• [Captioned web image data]
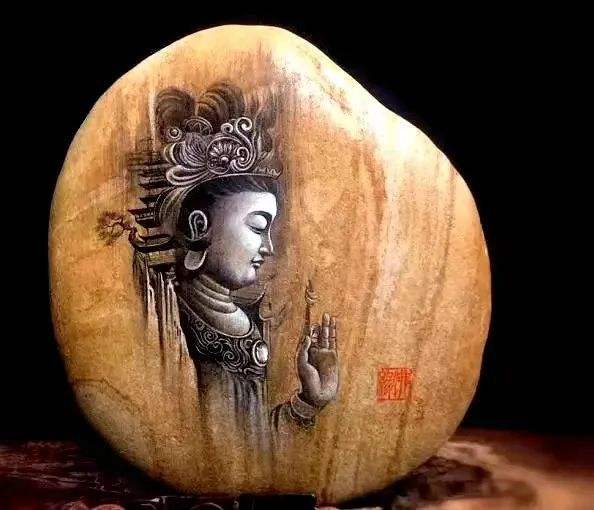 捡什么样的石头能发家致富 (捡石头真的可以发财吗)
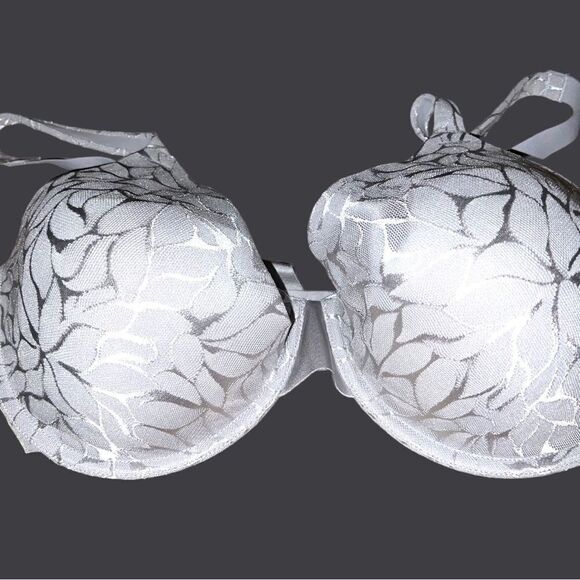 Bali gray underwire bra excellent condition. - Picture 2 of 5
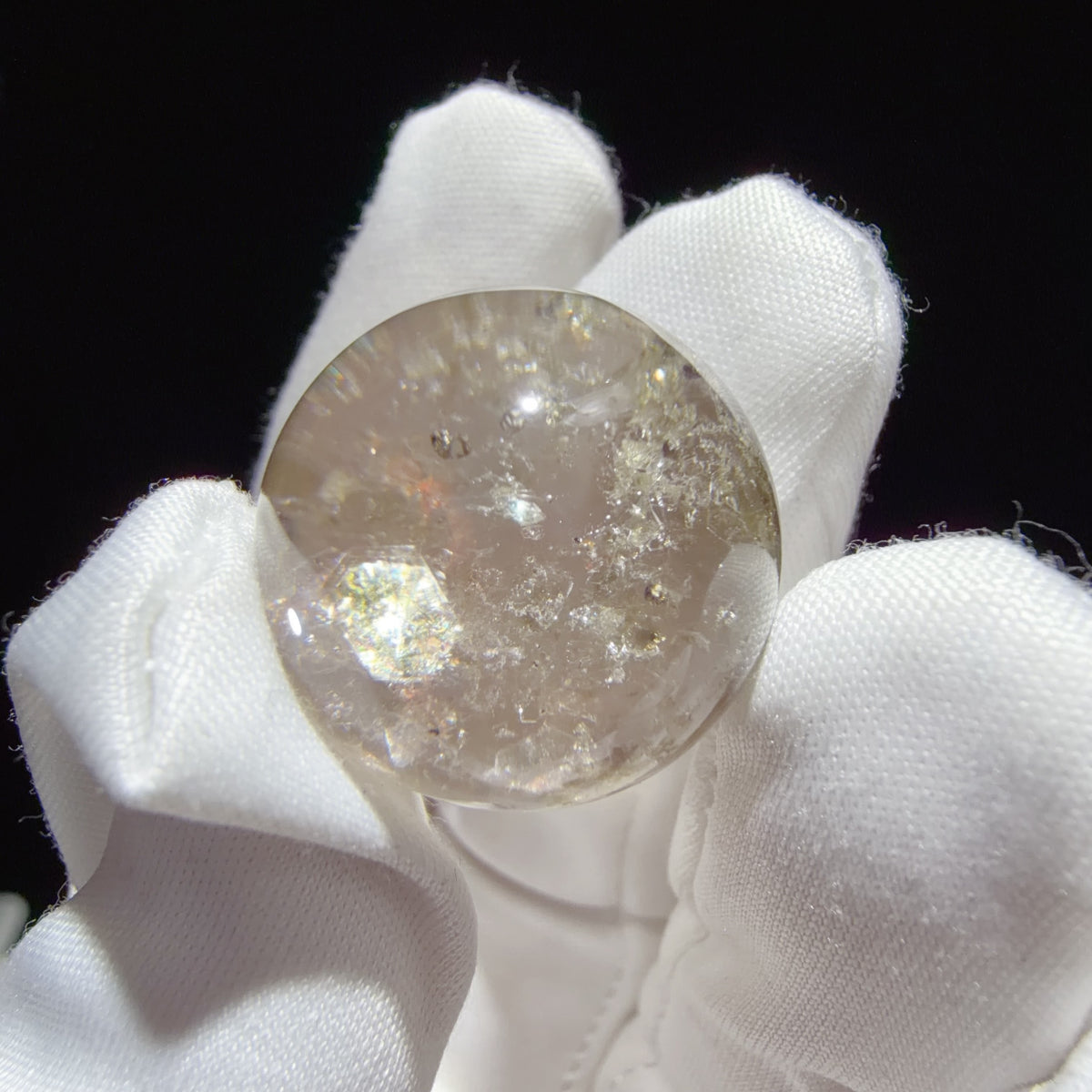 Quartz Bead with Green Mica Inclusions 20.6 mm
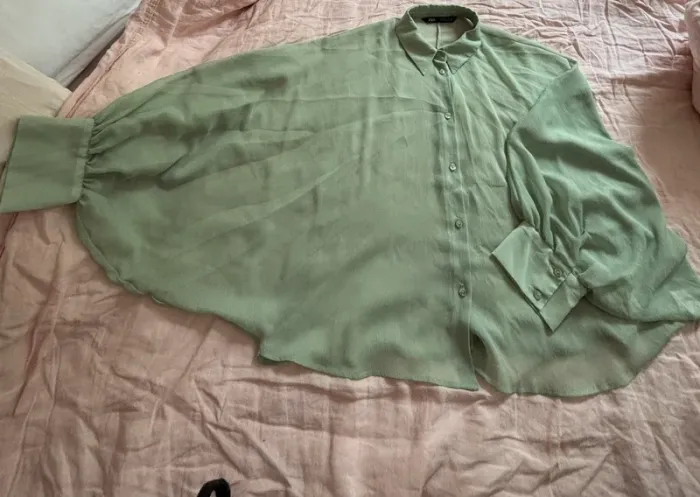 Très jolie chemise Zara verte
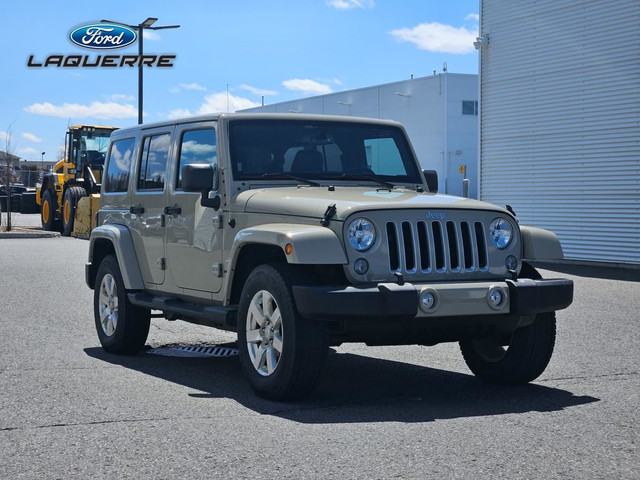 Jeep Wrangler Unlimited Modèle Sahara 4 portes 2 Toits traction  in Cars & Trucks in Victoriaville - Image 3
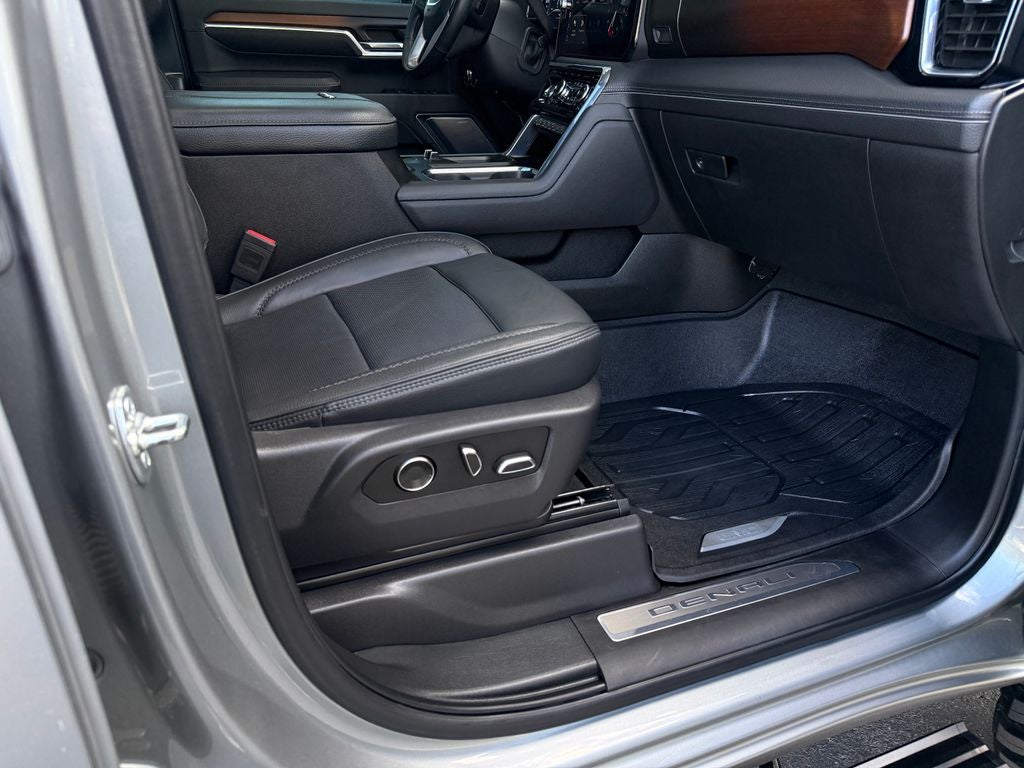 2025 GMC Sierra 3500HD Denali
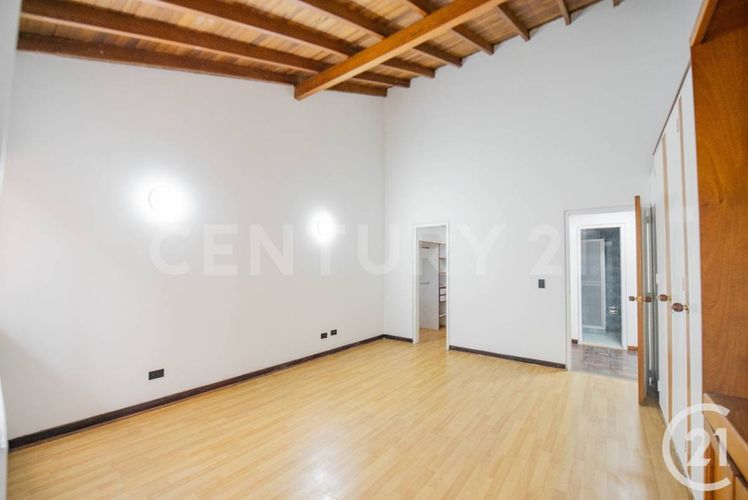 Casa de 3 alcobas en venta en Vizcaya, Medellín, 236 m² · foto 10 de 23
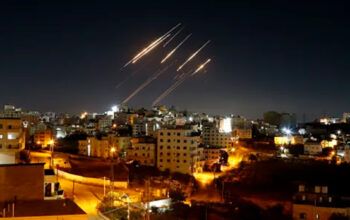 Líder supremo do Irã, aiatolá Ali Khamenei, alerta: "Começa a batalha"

• [WHAT IS NEEDED] Give back the records word for word, without their pictures.

• [COMPLETED EXERCISE]
 捡什么样的石头能发家致富 (捡石头真的可以发财吗)
 Bali gray underwire bra excellent condition. - Picture 2 of 5
 Quartz Bead with Green Mica Inclusions 20.6 mm
 Très jolie chemise Zara verte
 Jeep Wrangler Unlimited Modèle Sahara 4 portes 2 Toits traction  in Cars & Trucks in Victoriaville - Image 3
 2025 GMC Sierra 3500HD Denali
 Casa de 3 alcobas en venta en Vizcaya, Medellín, 236 m² · foto 10 de 23
 Líder supremo do Irã, aiatolá Ali Khamenei, alerta: "Começa a batalha"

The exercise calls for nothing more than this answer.